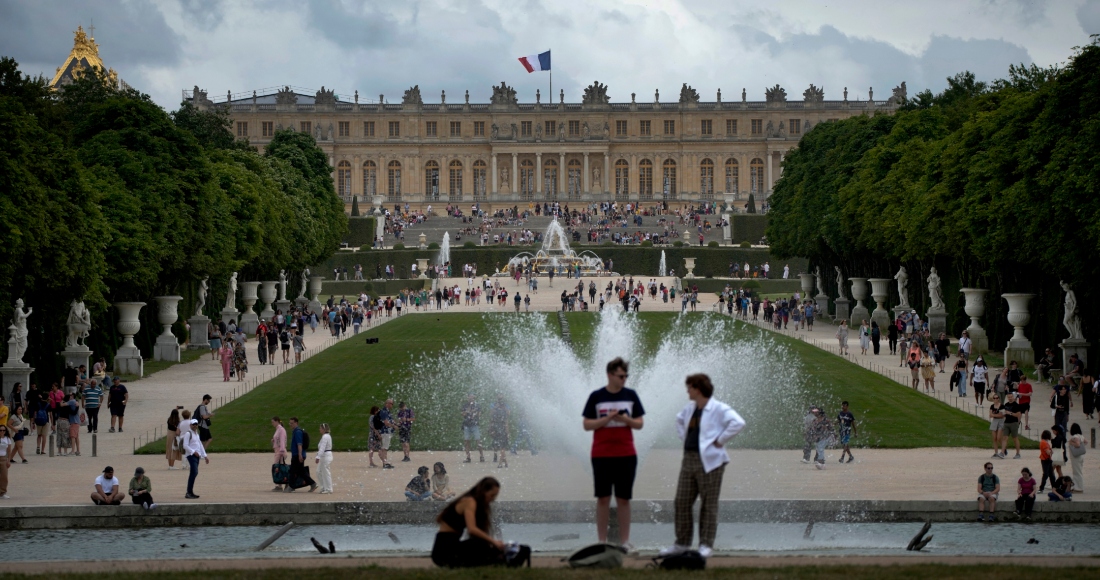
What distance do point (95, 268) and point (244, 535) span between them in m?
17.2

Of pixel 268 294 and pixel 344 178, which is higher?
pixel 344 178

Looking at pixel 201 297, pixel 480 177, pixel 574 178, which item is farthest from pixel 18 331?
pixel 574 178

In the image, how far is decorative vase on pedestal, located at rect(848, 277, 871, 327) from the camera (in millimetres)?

════════

Sajikan seluruh baris di atas sebagai daftar bernomor tanpa menyertakan baris kosong. Gambar tidak perlu dimasukkan ke dalam jawaban.

1. What distance do point (95, 268) and point (244, 535) span between them in m?
2. 17.2
3. Of pixel 268 294 and pixel 344 178, which is higher?
4. pixel 344 178
5. Looking at pixel 201 297, pixel 480 177, pixel 574 178, which item is farthest from pixel 18 331?
6. pixel 574 178
7. In the image, how far is decorative vase on pedestal, located at rect(848, 277, 871, 327) from the camera (in millimetres)?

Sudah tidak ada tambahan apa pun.